Il Sindaco Nicola Marini ha firmato una nuova ordinanza sul tema rifiuti. L’atto si è reso necessario al fine di regolamentare orari e modalità di conferimento, introducendo sanzioni pecuniarie anche per coloro che non rispettano il regolamento della raccolta differenziata.

Nello specifico oltre a ribadire il divieto e le conseguenti sanzioni per chi sversa rifiuti ad Albano senza esserne residente, vengono definiti gli orari del conferimento.

La novità, tuttavia, riguarda le sanzioni introdotte nei confronti di coloro che posizionano i mastelli della raccolta differenziata porta a porta sul suolo pubblico senza specifica deroga e di coloro che conferiscono erroneamente frazioni merceologiche senza rispettare il calendario previsto. È pertanto fondamentale prendere atto del dispositivo dell’ordinanza al fine di evitare di incorrere in sanzioni.

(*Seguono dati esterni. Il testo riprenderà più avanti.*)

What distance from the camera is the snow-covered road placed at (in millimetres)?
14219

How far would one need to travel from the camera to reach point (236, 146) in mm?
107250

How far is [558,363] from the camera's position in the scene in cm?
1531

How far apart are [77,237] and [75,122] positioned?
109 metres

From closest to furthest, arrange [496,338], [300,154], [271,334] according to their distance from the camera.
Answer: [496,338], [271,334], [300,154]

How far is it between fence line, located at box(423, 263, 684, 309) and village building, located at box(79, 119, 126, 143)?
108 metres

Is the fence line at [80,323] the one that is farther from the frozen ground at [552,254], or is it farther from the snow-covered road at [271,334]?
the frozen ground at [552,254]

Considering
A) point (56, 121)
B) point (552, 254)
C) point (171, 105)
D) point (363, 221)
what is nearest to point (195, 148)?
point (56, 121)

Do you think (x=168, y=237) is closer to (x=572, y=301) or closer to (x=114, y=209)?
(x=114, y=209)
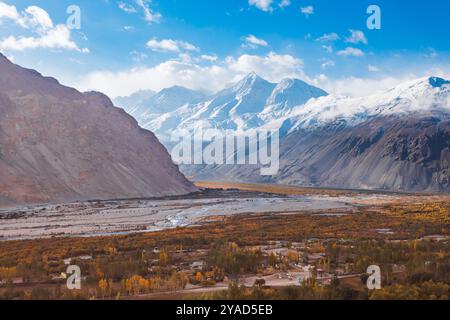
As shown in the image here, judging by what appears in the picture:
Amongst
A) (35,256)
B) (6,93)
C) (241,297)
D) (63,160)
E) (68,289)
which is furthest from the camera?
(6,93)

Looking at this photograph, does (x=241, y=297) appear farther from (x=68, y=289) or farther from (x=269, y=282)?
(x=68, y=289)

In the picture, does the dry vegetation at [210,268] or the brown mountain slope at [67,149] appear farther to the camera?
the brown mountain slope at [67,149]

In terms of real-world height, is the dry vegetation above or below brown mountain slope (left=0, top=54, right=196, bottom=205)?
below

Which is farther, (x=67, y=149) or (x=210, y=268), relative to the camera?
(x=67, y=149)

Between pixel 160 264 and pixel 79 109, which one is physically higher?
pixel 79 109

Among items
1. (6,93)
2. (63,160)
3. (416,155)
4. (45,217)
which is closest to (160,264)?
(45,217)

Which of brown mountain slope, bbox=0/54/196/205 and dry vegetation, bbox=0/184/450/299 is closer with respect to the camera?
dry vegetation, bbox=0/184/450/299

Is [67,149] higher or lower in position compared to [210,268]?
higher

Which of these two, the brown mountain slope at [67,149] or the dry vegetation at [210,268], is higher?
the brown mountain slope at [67,149]
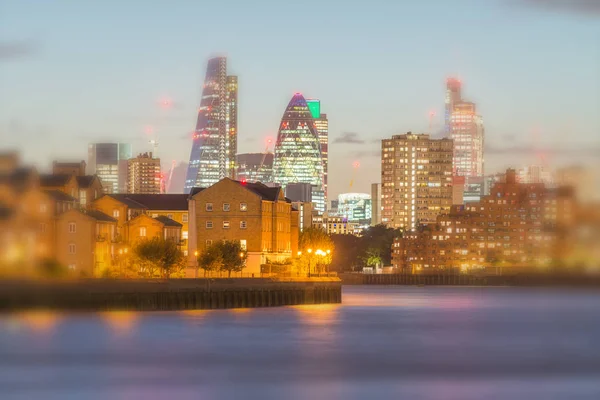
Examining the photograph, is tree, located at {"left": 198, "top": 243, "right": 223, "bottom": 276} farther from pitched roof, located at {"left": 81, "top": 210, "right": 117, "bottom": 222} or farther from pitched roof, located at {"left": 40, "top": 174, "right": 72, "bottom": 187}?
pitched roof, located at {"left": 40, "top": 174, "right": 72, "bottom": 187}

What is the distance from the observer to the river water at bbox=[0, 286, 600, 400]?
59188 millimetres

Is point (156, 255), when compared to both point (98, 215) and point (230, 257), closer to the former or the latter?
point (98, 215)

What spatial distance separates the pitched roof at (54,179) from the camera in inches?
5294

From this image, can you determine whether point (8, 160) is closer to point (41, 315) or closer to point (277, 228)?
point (41, 315)

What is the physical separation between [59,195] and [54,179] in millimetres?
7250

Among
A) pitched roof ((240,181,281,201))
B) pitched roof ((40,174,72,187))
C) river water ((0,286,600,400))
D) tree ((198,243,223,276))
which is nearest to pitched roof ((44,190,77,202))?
pitched roof ((40,174,72,187))

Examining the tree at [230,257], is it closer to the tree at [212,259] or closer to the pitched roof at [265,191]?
the tree at [212,259]

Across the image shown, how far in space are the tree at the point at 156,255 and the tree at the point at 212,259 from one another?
18.8ft

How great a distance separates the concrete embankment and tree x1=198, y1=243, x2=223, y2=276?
11115mm

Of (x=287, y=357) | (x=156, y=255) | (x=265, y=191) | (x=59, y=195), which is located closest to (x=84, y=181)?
(x=59, y=195)

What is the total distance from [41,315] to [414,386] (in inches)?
1965

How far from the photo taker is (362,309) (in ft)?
443

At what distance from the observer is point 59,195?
428 ft

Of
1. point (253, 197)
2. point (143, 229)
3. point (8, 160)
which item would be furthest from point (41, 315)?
point (253, 197)
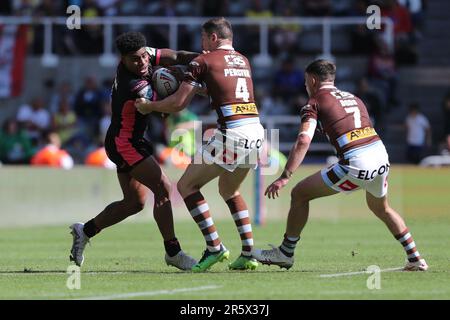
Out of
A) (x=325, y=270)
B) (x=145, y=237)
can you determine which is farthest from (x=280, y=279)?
(x=145, y=237)

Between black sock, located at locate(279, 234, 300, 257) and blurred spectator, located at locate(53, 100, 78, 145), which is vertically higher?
blurred spectator, located at locate(53, 100, 78, 145)

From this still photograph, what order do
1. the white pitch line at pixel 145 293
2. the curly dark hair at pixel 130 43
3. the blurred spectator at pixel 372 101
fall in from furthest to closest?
1. the blurred spectator at pixel 372 101
2. the curly dark hair at pixel 130 43
3. the white pitch line at pixel 145 293

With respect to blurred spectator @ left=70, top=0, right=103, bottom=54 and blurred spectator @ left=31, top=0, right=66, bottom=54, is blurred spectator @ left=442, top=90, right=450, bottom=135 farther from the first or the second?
blurred spectator @ left=31, top=0, right=66, bottom=54

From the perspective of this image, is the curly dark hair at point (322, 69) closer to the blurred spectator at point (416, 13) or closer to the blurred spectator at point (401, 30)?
the blurred spectator at point (401, 30)

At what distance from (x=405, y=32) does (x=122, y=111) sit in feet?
56.1

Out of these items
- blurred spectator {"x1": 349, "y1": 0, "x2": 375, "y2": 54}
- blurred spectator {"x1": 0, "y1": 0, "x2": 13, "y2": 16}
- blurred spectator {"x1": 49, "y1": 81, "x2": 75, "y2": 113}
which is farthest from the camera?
blurred spectator {"x1": 0, "y1": 0, "x2": 13, "y2": 16}

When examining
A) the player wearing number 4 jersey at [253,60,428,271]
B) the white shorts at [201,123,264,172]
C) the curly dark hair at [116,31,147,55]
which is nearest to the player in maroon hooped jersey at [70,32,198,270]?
the curly dark hair at [116,31,147,55]

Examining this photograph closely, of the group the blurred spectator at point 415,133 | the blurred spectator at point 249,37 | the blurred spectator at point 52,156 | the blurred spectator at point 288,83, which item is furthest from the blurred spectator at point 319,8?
the blurred spectator at point 52,156

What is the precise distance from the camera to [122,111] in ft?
40.9

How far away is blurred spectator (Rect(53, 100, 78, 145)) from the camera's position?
27219 millimetres

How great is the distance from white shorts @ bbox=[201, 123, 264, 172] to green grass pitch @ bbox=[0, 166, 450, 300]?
3.66ft

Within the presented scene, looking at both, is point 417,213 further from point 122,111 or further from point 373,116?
point 122,111

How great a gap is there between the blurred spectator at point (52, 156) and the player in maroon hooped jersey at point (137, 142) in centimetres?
1190

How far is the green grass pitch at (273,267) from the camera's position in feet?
34.1
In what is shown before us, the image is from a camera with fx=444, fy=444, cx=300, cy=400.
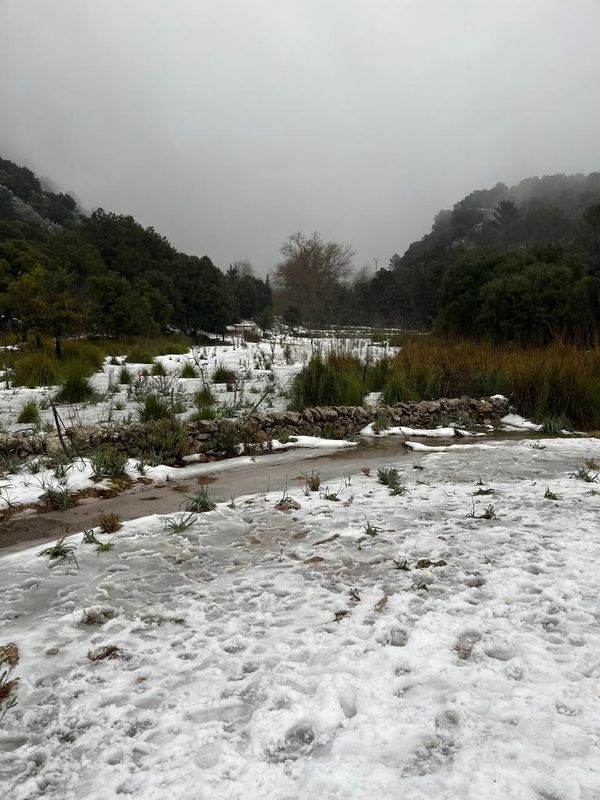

«Questa ordinanza – dichiara il Consigliere comunale Luca Andreassi – racchiude modalità e sanzioni per errati comportamenti nella gestione dei rifiuti. In questi ultimi mesi ci siamo prevalentemente concentrati nel sanzionare cittadini non residenti ad Albano, che conferivano i loro rifiuti nei nostri cassonetti. Col nuovo anno partirà il giro di vite anche sulla differenziata. È inaccettabile osservare mastelli strapieni in qualsiasi giorno della settimana, posizionati su marciapiedi, in barba alle disposizioni. Il tempo degli avvertimenti bonari è terminato. Lo dico con amarezza, ma bisogna constatare che alcuni atteggiamenti incivili possono essere combattuti esclusivamente con le multe».

Anche il Sindaco Nicola Marini è intervenuto sull’argomento: «Tale ordinanza si è resa necessaria in un’ottica di razionalizzazione delle disposizioni che regolano la gestione dei rifiuti. Anche e soprattutto alla luce del completamento del porta a porta su tutto il territorio comunale, che si avrà nel 2016. Nelle aree del porta a porta siamo ad un livello di differenziazione del rifiuto prossimo al 55%. Con questo strumento contiamo di raggiungere percentuali ancora più virtuose».